Investigasi mengungkap bahwa para PMA tersebut direkrut oleh seorang individu bernama Ahui (nama samaran), yang berasal dari negara yang sama.
Melalui grup Facebook, Ahui mempromosikan bahwa ia hendak membantu sesamanya mencari pekerjaan tambahan untuk mendapatkan penghasilan selama hari libur.
Di sini, Ahui berperan sebagai perantara antara PMA dengan pemberi kerja. Tindakan Ahui tersebut jelas melanggar hukum dan dikenai sanksi denda sebesar NT$150.000 dan NT$100.000.
Unit Khusus Kabupaten Changhua menegaskan bahwa segala bentuk pelanggaran hukum akan ditindak tegas.

Pekerja migran didenda karena bekerja sampingan di lokasi konstruksi saat hari libur. 圖/彰化縣政府
Berdasarkan data dari Pemerintah Kabupaten Changhua, tercatat ada 61.696 PMA di kawasan mereka pada akhir tahun 2023, yang terdiri dari 41.128 laki-laki dan 20.568 perempuan.
Lebih dari 80% PMA berasal dari Vietnam dan Indonesia, dengan mayoritas bekerja di sektor manufaktur.
Investigasi awal menunjukkan bahwa seorang kontraktor bermarga Wu (吳姓) "mencari" PMA melalui Ahui karena kondisi kekurangan tenaga kerja di proyek konstruksinya.
Ahui kemudian memanfaatkan grup Facebook untuk mencari PMA yang ingin mendapatkan penghasilan tambahan selama liburan. Ia bertanggung jawab atas komunikasi dengan kontraktor serta mengelola gaji dan biaya makan para PMA.
Meskipun Ahui berdalih bahwa ia hanya "berniat membantu" dan "tidak menerima imbalan sepeserpun", tetapi tindakannya sudah melanggar hukum.
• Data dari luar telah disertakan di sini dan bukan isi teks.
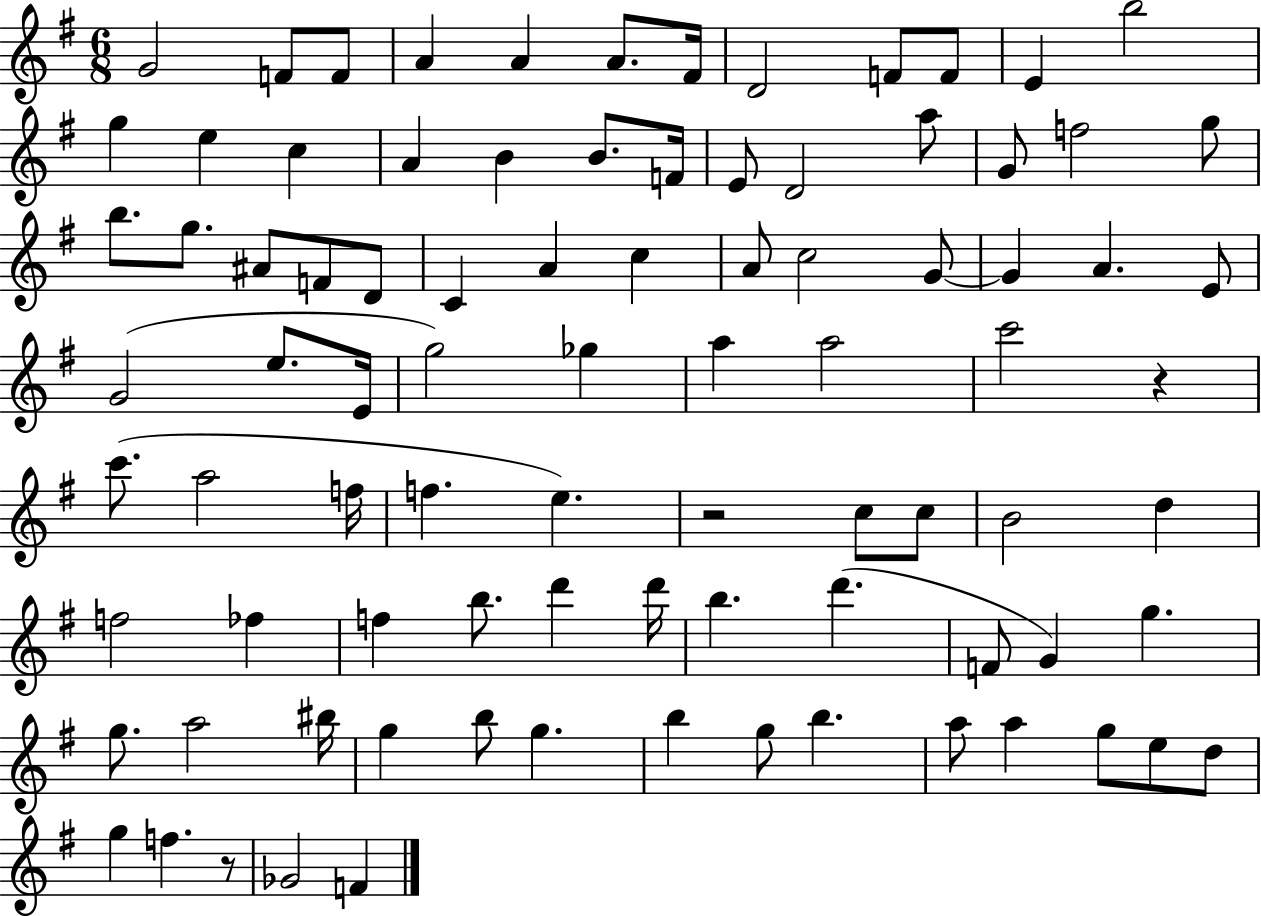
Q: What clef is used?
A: treble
NIA telah melaporkan kasus ini kepada otoritas yang berwenang, dan Ahui dijatuhi sanksi denda sebesar NT$100.000 karena melanggar Pasal 45 Undang-Undang Layanan Ketenagakerjaan, yang menyatakan bahwa tidak seorang pun boleh menjadi perantara bagi WNA untuk bekerja secara ilegal bagi orang lain.
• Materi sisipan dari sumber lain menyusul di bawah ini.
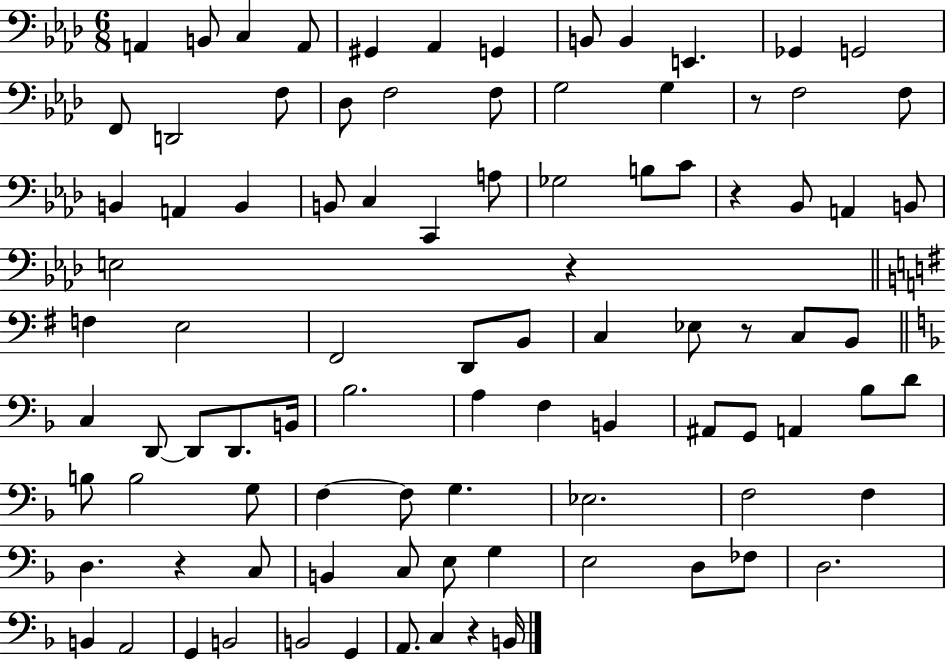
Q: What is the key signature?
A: AES major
Pekerja migran didenda karena bekerja sampingan di lokasi konstruksi saat hari libur.圖/彰化縣政府
Kepala Unit Khusus Kabupaten Changhua, Chang Yu-lung (張玉龍), menegaskan bahwa menjadi perantara bagi PMA legal untuk bekerja di luar job mereka, juga merupakan bentuk pelanggaran hukum.
NIA tidak hanya akan terus menindak PMA ilegal (hilang kontak), tetapi juga akan memperkuat upaya untuk melacak dan menindak agensi ilegal.
Individu yang terbukti menjadi perantara bagi WNA untuk bekerja secara ilegal dapat dikenai denda mulai dari NT$100.000 hingga NT$500.000, sementara mereka yang mempekerjakan atau menampung WNA ilegal dapat dikenai denda maksimum sebesar NT$750.000.
Masyarakat diimbau untuk tidak mengambil risiko atau bertindak gegabah dengan alasan berniat baik, karena dapat mengakibatkan kerugian finansial yang signifikan.